Extrait source:
# # # # #

L’ancien Premier ministre Ehud Barak avait mis le producteur de Hollywood tombé en disgrâce Harvey Weinstein en contact avec une entreprise israélienne constituée majoritairement d’anciens agents du Mossad pour étouffer tous les récits détaillant les accusations proférées à son encontre d’agressions et de harcèlement sexuels impliquant des douzaines de femmes.

Le New Yorker a indiqué lundi que Weinstein avait fait appel à des agences de sécurité privées pour « collecter des informations sur les femmes et les journalistes qui ont tenté d’exposer les allégations » selon lesquelles il aurait agressé sexuellement des femmes, et notamment à Black Cube, une agence de renseignement privée dont le siège se trouve à Tel Aviv.

Après que la Deuxième chaîne a fait savoir mardi que Weinstein avait été présenté à Black Cube par Barak, l’ancien Premier ministre a admis avoir mis en contact le producteur et l’agence mais a précisé qu’il ignorait les raisons pour lesquelles Weinstein s’intéressait à leurs services.

« Il y a plus d’un an, Harvey Weinstein a demandé à Barak s’il connaissait une entreprise israélienne dont il avait entendu parler et qui était capable de lui venir en aide pour des problèmes commerciaux qu’il rencontrait. Barak a confirmé à [Weinstein] que l’entreprise dont il avait entendu parler était probablement Black Cube », a expliqué un porte-parole de Barak dans un communiqué. « Barak ne connaît pas bien personnellement l’entreprise ou ses cadres mais il a transmis à Weinstein les informations de contact ».

# # # # #

Données fournies:
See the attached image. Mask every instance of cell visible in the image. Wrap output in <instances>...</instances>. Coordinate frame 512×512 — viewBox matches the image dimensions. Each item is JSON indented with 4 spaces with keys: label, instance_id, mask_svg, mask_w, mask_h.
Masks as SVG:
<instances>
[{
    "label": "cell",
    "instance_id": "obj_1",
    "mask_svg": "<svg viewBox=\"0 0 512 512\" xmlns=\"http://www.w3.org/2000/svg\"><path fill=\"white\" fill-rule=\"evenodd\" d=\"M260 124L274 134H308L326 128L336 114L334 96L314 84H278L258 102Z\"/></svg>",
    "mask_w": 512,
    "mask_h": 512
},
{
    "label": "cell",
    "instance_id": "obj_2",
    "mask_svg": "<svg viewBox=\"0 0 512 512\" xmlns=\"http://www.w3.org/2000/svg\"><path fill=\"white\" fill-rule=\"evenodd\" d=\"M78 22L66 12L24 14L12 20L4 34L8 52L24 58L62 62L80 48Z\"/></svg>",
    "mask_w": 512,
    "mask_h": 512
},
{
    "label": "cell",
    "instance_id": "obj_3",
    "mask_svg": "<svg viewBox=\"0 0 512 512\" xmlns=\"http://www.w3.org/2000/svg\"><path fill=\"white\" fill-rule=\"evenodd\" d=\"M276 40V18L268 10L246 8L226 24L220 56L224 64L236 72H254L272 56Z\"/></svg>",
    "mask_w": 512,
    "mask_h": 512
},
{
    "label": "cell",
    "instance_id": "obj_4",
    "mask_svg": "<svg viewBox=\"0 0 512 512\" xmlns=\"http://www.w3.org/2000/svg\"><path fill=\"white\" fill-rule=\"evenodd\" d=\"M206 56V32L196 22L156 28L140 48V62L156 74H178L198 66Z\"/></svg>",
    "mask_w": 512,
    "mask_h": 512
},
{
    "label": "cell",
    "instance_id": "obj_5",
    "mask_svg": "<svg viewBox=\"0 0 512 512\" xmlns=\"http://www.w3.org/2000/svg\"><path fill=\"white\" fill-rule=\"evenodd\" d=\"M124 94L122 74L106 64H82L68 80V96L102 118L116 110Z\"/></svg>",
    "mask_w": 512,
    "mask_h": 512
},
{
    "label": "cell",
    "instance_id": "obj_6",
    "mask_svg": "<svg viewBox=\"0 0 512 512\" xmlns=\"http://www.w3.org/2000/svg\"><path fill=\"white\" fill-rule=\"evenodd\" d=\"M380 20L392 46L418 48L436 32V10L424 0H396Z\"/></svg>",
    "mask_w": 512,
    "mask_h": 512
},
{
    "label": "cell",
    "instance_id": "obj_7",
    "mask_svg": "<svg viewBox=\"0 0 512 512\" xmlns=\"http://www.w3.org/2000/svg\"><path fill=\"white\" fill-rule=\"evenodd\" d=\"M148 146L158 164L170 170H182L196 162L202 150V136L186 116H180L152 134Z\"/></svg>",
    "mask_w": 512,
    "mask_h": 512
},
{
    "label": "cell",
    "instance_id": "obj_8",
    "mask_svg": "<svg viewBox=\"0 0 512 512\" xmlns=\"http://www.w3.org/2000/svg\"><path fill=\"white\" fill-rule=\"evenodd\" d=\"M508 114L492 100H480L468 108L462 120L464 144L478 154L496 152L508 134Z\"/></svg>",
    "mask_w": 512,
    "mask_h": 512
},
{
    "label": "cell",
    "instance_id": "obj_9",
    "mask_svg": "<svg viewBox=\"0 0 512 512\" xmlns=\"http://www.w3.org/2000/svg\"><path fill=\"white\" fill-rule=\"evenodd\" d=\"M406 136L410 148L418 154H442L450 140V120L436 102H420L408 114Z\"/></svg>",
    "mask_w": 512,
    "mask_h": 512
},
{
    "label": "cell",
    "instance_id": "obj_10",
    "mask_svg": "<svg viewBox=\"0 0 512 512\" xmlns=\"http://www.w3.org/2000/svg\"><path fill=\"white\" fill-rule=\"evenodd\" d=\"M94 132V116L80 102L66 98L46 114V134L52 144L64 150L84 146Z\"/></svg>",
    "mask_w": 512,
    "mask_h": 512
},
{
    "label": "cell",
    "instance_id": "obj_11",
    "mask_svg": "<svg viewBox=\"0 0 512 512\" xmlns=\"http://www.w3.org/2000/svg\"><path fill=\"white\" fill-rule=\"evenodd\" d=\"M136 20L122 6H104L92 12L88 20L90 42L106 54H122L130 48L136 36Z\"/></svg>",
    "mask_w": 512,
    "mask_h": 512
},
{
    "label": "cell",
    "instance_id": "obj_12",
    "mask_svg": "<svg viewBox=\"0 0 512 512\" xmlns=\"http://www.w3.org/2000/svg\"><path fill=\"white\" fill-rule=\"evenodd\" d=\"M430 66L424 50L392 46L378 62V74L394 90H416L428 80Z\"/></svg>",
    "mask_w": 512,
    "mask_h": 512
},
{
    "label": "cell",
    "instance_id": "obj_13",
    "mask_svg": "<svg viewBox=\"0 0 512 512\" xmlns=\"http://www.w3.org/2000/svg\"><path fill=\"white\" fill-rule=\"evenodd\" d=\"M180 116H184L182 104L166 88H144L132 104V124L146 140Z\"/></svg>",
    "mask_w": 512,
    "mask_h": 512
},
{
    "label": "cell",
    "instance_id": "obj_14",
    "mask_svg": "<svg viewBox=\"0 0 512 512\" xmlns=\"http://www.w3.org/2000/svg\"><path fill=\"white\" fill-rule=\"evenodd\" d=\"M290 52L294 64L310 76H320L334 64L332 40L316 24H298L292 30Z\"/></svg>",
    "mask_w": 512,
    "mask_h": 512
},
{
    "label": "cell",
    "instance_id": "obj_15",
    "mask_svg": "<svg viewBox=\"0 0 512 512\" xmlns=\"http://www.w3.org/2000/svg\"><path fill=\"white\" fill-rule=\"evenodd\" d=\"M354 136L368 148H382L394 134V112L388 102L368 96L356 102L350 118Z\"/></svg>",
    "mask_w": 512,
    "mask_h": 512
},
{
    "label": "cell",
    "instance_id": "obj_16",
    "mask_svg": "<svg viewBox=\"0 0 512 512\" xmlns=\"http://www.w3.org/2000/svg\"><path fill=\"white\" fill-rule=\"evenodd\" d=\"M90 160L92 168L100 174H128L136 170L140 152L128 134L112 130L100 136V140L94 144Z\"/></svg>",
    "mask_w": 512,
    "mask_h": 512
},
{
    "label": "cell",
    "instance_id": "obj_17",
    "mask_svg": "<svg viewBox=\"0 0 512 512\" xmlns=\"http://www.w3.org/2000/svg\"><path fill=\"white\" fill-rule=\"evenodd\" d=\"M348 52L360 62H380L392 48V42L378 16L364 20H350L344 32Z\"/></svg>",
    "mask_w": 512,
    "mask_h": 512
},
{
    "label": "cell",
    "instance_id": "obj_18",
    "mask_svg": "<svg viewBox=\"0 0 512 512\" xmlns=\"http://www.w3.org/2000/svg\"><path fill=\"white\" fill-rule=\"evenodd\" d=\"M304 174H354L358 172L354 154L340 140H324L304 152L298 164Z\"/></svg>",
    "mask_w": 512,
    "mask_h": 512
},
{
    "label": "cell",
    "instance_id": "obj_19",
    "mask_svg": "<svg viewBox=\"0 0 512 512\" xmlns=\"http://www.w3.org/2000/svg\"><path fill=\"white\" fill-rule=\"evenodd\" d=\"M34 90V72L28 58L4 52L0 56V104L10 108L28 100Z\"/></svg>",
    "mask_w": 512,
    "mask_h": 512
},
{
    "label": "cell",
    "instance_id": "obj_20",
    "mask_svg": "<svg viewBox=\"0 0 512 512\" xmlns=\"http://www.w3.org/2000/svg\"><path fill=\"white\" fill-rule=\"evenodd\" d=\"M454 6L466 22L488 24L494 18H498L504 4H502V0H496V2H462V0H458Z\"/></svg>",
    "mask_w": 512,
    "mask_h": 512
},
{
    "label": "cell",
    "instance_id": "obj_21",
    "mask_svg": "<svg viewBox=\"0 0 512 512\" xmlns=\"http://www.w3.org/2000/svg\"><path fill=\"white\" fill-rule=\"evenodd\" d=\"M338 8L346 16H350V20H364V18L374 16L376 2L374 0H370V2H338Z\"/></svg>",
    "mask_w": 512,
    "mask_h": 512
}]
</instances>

# # # # #

Série de tâches:
#1 Indiquez si chacune des affirmations suivantes concorde avec l’article sur Weinstein et Black Cube, et citez les mots de l’article qui permettent de trancher : (a) le New Yorker a publié l’information un lundi ; (b) Barak dit connaître personnellement les cadres de Black Cube ; (c) le siège de Black Cube se trouve à Tel Aviv.
#2 Résumez l’article sur Weinstein et Black Cube en deux phrases.
#3 Poursuivez l’article sur Weinstein et Black Cube à partir de sa dernière phrase.

Réponses par tâche:
#1
(a) Oui : « Le New Yorker a indiqué lundi ».
(b) Non : « Barak ne connaît pas bien personnellement l’entreprise ou ses cadres ».
(c) Oui : « dont le siège se trouve à Tel Aviv ».

#2 Selon le New Yorker, Harvey Weinstein a fait appel à des agences de sécurité privées, dont Black Cube, basée à Tel Aviv, pour collecter des informations sur les femmes et les journalistes qui tentaient d’exposer les accusations d’agressions sexuelles portées contre lui. L’ancien Premier ministre Ehud Barak a reconnu l’avoir mis en contact avec cette agence, tout en affirmant ignorer pourquoi Weinstein s’intéressait à ses services.

#3
« Barak ne savait pas jusqu’à ce matin que les services de l’entreprise avaient été loués par Weinstein, ou dans quel objectif ou pour quelles opérations », a ajouté le communiqué.

Black Cube a fait savoir à la Deuxième chaîne, en réponse au reportage, que l’entreprise, conformément à sa politique, ne parlait pas de ses clients, tout en soulignant que le travail accompli se trouve toujours dans les limites de la légalité.

Harvey Weinstein au dîner de gala du Centre Simon Wiesenthal à Beverly Hills, Californie, le 24 mars 2015. (Crédit : Imeh Akpanudosen/Getty Images via JTA)

Sur son site internet, l’agence se présente comme étant « un groupe sélectif de vétérans issus des services de renseignement d’élite israéliens, spécialisée dans les solutions individualisées apportées aux affaires complexes et aux défis litigieux ».

Ronan Farrow, qui est également l’auteur du reportage initial paru dans le New Yorker et qui détaillait les accusations contre Weinstein, a affirmé avoir obtenu une copie du contrat passé entre le producteur et Black Cube, qui a été signé au mois de juillet.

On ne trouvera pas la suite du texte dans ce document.